# MATERIAL FOR THIS EXERCISE start
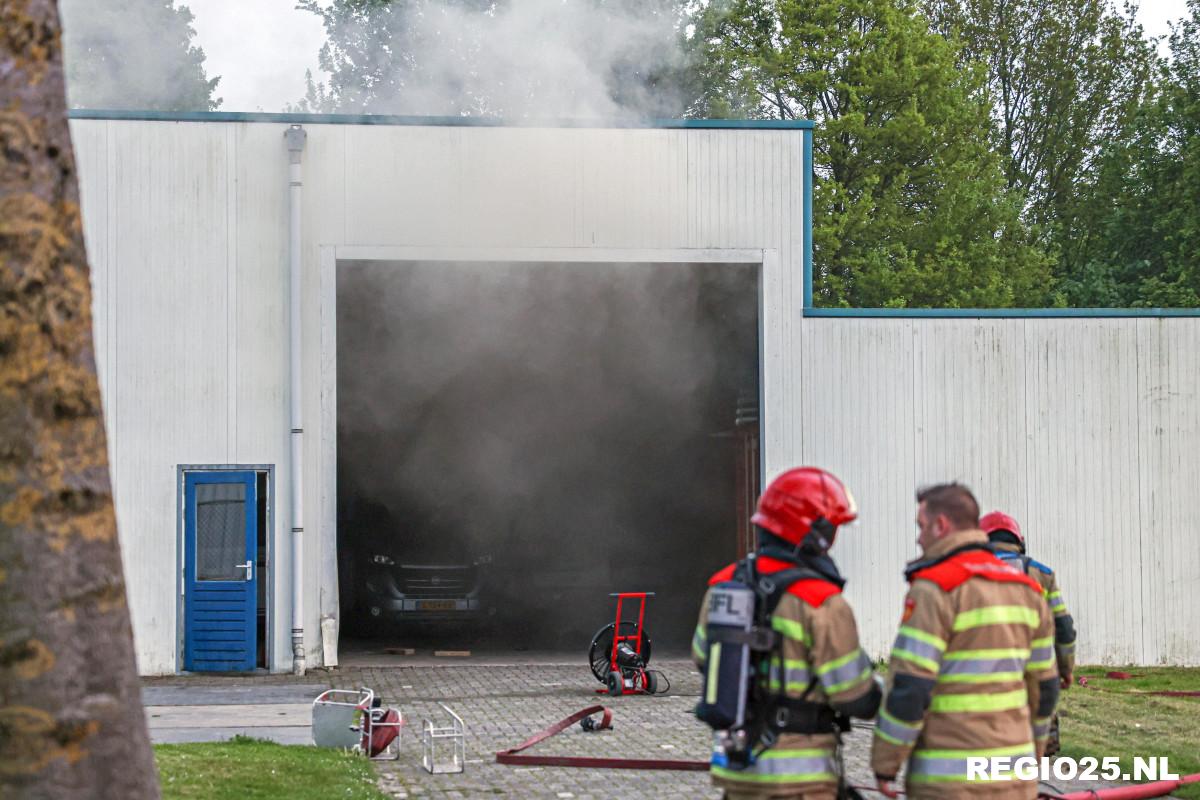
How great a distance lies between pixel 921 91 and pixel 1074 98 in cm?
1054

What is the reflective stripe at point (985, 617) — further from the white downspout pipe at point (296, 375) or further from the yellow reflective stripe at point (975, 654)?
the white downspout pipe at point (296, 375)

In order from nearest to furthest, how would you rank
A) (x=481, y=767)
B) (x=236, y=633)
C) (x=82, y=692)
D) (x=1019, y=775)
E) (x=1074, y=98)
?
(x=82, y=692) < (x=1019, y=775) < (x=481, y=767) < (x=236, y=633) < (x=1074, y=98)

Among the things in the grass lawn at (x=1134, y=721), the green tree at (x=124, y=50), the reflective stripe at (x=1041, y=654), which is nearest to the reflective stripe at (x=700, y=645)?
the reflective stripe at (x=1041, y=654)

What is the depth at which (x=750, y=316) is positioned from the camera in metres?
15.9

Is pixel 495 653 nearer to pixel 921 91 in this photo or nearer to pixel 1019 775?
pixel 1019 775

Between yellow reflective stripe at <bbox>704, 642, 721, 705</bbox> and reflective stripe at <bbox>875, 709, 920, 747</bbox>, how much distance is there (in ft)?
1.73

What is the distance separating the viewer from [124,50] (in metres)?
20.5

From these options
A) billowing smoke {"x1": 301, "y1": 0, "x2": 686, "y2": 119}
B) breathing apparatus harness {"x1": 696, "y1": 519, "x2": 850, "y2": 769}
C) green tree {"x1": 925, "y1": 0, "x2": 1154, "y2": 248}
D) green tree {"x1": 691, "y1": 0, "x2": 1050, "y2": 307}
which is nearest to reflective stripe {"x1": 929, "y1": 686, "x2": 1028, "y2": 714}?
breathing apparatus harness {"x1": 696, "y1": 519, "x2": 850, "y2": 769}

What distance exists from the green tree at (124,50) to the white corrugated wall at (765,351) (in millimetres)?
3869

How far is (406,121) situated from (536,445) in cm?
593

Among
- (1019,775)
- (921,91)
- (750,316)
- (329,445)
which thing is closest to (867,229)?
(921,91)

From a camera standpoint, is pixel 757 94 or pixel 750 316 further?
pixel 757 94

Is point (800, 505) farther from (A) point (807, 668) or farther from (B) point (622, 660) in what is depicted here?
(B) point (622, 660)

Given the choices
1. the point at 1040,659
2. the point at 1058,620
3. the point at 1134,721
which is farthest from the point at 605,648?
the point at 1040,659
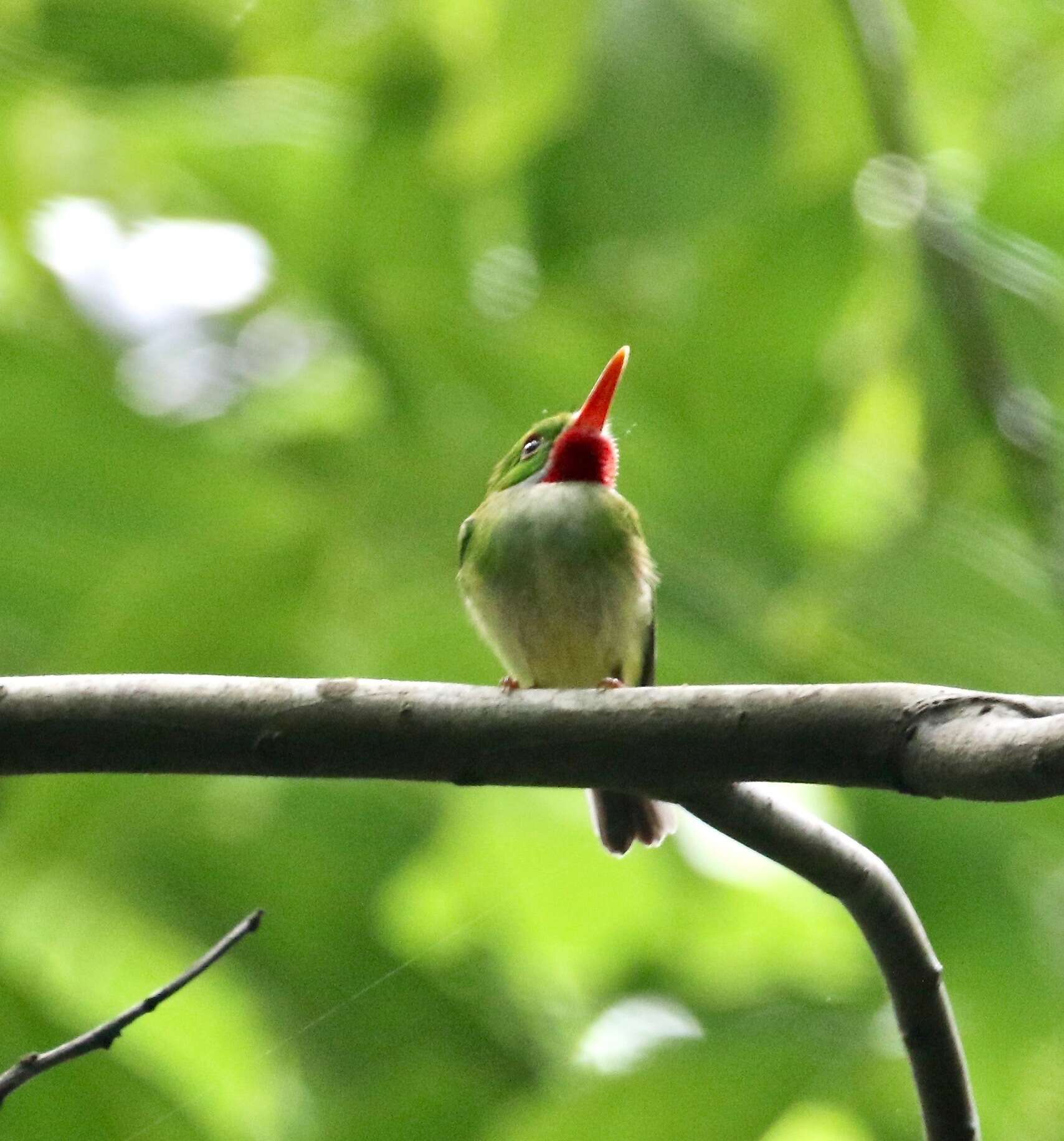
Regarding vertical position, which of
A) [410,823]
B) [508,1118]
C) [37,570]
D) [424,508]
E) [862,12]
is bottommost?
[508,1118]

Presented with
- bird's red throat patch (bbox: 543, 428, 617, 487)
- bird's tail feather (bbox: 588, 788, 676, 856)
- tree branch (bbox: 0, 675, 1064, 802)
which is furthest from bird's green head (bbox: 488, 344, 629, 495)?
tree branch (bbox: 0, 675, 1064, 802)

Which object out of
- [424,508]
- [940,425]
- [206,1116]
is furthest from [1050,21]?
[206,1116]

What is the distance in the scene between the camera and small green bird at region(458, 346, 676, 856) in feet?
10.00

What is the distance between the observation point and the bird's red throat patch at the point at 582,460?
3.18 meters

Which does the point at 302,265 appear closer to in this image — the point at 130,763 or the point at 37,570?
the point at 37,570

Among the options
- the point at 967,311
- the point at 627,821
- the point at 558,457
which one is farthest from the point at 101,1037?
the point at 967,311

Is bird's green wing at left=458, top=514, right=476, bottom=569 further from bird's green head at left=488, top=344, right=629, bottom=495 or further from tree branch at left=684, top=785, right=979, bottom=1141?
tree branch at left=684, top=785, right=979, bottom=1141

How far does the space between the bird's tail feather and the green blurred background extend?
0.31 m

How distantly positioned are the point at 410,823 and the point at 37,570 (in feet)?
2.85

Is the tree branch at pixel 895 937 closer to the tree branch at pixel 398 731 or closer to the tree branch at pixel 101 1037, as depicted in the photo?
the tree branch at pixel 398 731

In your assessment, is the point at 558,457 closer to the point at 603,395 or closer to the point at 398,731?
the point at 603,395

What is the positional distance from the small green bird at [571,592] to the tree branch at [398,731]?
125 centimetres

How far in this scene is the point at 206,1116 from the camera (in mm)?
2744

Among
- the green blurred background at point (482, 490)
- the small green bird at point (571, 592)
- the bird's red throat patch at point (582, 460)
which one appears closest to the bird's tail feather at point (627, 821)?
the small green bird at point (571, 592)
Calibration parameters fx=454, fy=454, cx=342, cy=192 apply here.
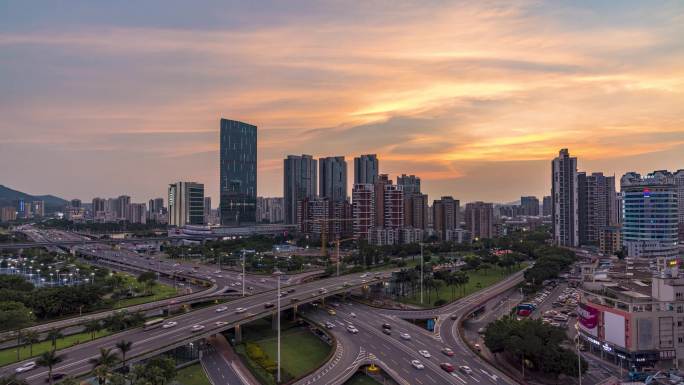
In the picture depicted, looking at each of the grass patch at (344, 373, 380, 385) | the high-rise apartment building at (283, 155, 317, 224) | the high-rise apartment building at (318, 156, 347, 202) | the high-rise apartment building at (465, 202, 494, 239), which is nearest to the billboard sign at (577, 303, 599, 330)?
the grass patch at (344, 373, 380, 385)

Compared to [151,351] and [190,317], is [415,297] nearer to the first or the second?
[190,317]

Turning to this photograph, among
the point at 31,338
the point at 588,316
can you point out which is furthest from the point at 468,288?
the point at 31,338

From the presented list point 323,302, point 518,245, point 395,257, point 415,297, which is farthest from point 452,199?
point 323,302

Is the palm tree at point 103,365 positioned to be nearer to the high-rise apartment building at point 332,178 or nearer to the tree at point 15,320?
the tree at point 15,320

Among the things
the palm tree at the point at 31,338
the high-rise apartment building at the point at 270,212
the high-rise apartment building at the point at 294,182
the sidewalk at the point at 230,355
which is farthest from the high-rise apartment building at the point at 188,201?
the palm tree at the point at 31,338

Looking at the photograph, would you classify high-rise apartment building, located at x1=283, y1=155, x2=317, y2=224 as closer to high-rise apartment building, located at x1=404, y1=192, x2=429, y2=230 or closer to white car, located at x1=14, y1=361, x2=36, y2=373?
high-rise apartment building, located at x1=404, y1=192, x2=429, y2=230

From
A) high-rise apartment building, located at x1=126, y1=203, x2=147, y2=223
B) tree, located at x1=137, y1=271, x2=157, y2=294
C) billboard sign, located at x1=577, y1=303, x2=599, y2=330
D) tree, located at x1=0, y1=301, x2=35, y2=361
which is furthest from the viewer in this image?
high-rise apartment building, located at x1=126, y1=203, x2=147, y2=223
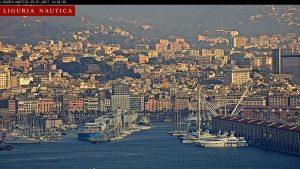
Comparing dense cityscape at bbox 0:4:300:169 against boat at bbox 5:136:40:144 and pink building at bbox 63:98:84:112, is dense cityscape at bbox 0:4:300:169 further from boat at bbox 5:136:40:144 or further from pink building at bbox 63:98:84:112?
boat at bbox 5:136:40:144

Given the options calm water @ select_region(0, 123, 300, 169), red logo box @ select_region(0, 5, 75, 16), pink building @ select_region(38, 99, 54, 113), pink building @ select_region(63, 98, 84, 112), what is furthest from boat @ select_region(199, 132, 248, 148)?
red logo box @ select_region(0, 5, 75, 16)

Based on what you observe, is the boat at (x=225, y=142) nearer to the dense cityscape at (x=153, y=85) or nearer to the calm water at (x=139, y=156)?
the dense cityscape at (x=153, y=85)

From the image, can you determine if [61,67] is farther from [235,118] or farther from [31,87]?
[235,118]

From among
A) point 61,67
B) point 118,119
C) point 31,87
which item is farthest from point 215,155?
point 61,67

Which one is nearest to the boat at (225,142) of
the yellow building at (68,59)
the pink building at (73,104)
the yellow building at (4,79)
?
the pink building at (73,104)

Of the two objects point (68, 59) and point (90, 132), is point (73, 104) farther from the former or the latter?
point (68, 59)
# MATERIAL FOR THIS EXERCISE end
Leave out the pictures and give the listing above again exactly.

--- EXERCISE SOLUTION ---
How great a distance lies between pixel 921 91 and pixel 1074 98 in cm?
1054

What is the reflective stripe at point (985, 617) — further from the white downspout pipe at point (296, 375) or further from the yellow reflective stripe at point (975, 654)?
the white downspout pipe at point (296, 375)

In order from nearest to furthest, how would you rank
A) (x=481, y=767)
B) (x=236, y=633)
C) (x=82, y=692)
D) (x=1019, y=775)
E) (x=1074, y=98)
?
(x=82, y=692) < (x=1019, y=775) < (x=481, y=767) < (x=236, y=633) < (x=1074, y=98)

Among the things in the grass lawn at (x=1134, y=721), the green tree at (x=124, y=50), the reflective stripe at (x=1041, y=654), which is nearest to the reflective stripe at (x=700, y=645)?
the reflective stripe at (x=1041, y=654)

What is the depth at which (x=750, y=316) is positioned from the camera in metres?
15.9

Is pixel 495 653 nearer to pixel 921 91 in this photo or nearer to pixel 1019 775?
pixel 1019 775

Between yellow reflective stripe at <bbox>704, 642, 721, 705</bbox> and reflective stripe at <bbox>875, 709, 920, 747</bbox>, how much distance is there (in ft)?
1.73

What is the distance separating the viewer from [124,50] (in metres)?
20.5

From these options
A) billowing smoke {"x1": 301, "y1": 0, "x2": 686, "y2": 119}
B) breathing apparatus harness {"x1": 696, "y1": 519, "x2": 850, "y2": 769}
C) green tree {"x1": 925, "y1": 0, "x2": 1154, "y2": 248}
D) green tree {"x1": 691, "y1": 0, "x2": 1050, "y2": 307}
which is nearest to reflective stripe {"x1": 929, "y1": 686, "x2": 1028, "y2": 714}?
breathing apparatus harness {"x1": 696, "y1": 519, "x2": 850, "y2": 769}

What distance exists from the green tree at (124,50) to the white corrugated wall at (765,351) (in millimetres)?
3869

How far is (406,121) situated from (536,445) in cm?
593

Among
- (1019,775)
- (921,91)
- (750,316)
- (329,445)
which thing is closest to (867,229)?
(921,91)

From a camera standpoint, is pixel 757 94 or pixel 750 316 further?
pixel 757 94

Is point (800, 505) farther from (A) point (807, 668) or farther from (B) point (622, 660) in what is depicted here?
(B) point (622, 660)

Given the choices
1. the point at 1040,659
2. the point at 1058,620
3. the point at 1134,721
which is farthest from the point at 605,648?
the point at 1040,659
Regarding vertical position, which of
A) [410,823]
B) [508,1118]
C) [37,570]
D) [424,508]
E) [862,12]
is bottommost?
[508,1118]

Presented with
- bird's red throat patch (bbox: 543, 428, 617, 487)
- bird's tail feather (bbox: 588, 788, 676, 856)
- tree branch (bbox: 0, 675, 1064, 802)
which is furthest from bird's green head (bbox: 488, 344, 629, 495)?
tree branch (bbox: 0, 675, 1064, 802)

Which object out of
- [424,508]
- [940,425]
- [206,1116]
is furthest from [1050,21]?
[206,1116]

What is the distance in the scene between the camera and small green bird at region(458, 346, 676, 856) in feet?
10.00

What is the distance between the observation point and the bird's red throat patch at the point at 582,460?
3.18 meters

Which does the point at 302,265 appear closer to in this image — the point at 130,763 or the point at 37,570?
the point at 37,570

Among the options
- the point at 967,311
- the point at 627,821
- the point at 558,457
which one is farthest from the point at 101,1037?
the point at 967,311

Is bird's green wing at left=458, top=514, right=476, bottom=569 further from bird's green head at left=488, top=344, right=629, bottom=495 or further from tree branch at left=684, top=785, right=979, bottom=1141?
tree branch at left=684, top=785, right=979, bottom=1141

How far does the space between the bird's tail feather and the green blurred background extend?
0.31 m

How distantly positioned are the point at 410,823 and the point at 37,570 (in feet)?
2.85

Is the tree branch at pixel 895 937 closer to the tree branch at pixel 398 731 or closer to the tree branch at pixel 101 1037, as depicted in the photo?
the tree branch at pixel 398 731

In your assessment, is the point at 558,457 closer to the point at 603,395 or closer to the point at 398,731?
the point at 603,395

What is the positional distance from the small green bird at [571,592] to the tree branch at [398,731]?
125 centimetres

How far in this scene is the point at 206,1116 from the camera (in mm)?
2744

Among
- the green blurred background at point (482, 490)
- the small green bird at point (571, 592)
- the bird's red throat patch at point (582, 460)
which one appears closest to the bird's tail feather at point (627, 821)?
the small green bird at point (571, 592)
Calibration parameters fx=454, fy=454, cx=342, cy=192 apply here.
In the picture depicted, looking at each of the grass patch at (344, 373, 380, 385) | the high-rise apartment building at (283, 155, 317, 224) | the high-rise apartment building at (318, 156, 347, 202) | the high-rise apartment building at (465, 202, 494, 239), which is nearest to the billboard sign at (577, 303, 599, 330)?
the grass patch at (344, 373, 380, 385)

Compared to [151,351] and [190,317], is [415,297] nearer to the first or the second?
[190,317]

Turning to this photograph, among
the point at 31,338
the point at 588,316
can you point out which is furthest from the point at 468,288?
the point at 31,338

From the presented list point 323,302, point 518,245, point 395,257, point 415,297, which is farthest from point 452,199?
point 323,302

Is the palm tree at point 103,365 positioned to be nearer to the high-rise apartment building at point 332,178 or nearer to the tree at point 15,320?
the tree at point 15,320

Among the things
the palm tree at the point at 31,338
the high-rise apartment building at the point at 270,212
the high-rise apartment building at the point at 294,182
the sidewalk at the point at 230,355
which is farthest from the high-rise apartment building at the point at 188,201?
the palm tree at the point at 31,338

Looking at the photograph, would you classify high-rise apartment building, located at x1=283, y1=155, x2=317, y2=224 as closer to high-rise apartment building, located at x1=404, y1=192, x2=429, y2=230 or closer to white car, located at x1=14, y1=361, x2=36, y2=373?
high-rise apartment building, located at x1=404, y1=192, x2=429, y2=230

From
A) high-rise apartment building, located at x1=126, y1=203, x2=147, y2=223
B) tree, located at x1=137, y1=271, x2=157, y2=294
C) billboard sign, located at x1=577, y1=303, x2=599, y2=330
D) tree, located at x1=0, y1=301, x2=35, y2=361
which is furthest from the viewer in this image?
high-rise apartment building, located at x1=126, y1=203, x2=147, y2=223
Comparing dense cityscape at bbox 0:4:300:169 against boat at bbox 5:136:40:144 and pink building at bbox 63:98:84:112, is dense cityscape at bbox 0:4:300:169 further from boat at bbox 5:136:40:144 or further from pink building at bbox 63:98:84:112?
boat at bbox 5:136:40:144

Given the options calm water @ select_region(0, 123, 300, 169), red logo box @ select_region(0, 5, 75, 16), pink building @ select_region(38, 99, 54, 113), pink building @ select_region(63, 98, 84, 112), what is furthest from boat @ select_region(199, 132, 248, 148)?
red logo box @ select_region(0, 5, 75, 16)

Based on what you observe, is the boat at (x=225, y=142) nearer to the dense cityscape at (x=153, y=85) or nearer to the calm water at (x=139, y=156)?
the dense cityscape at (x=153, y=85)

From the image, can you determine if [61,67] is farther from [235,118] or farther from [31,87]?
[235,118]

From among
A) point 61,67
B) point 118,119
C) point 31,87
which item is farthest from point 215,155?
point 61,67

Which one is nearest to the boat at (225,142) of
the yellow building at (68,59)
the pink building at (73,104)
the yellow building at (4,79)
?
the pink building at (73,104)

Of the two objects point (68, 59) and point (90, 132), is point (73, 104) farther from the former or the latter?
point (68, 59)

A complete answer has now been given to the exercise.